BEGIN Records provided

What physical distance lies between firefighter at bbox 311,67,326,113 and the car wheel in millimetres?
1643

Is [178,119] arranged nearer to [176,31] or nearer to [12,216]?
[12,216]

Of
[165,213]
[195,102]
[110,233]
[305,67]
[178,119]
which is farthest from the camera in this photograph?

END Records provided

Retype each of the items above word for word, keeping their original line breaks.

What physical distance lies between firefighter at bbox 311,67,326,113 and the car wheel in millimetres?
1643

Is [178,119] arranged nearer to [176,31] or nearer to [12,216]?
[12,216]

Of
[165,213]
[195,102]
[110,233]
[305,67]
[178,119]
which is farthest from the camera in this photograph?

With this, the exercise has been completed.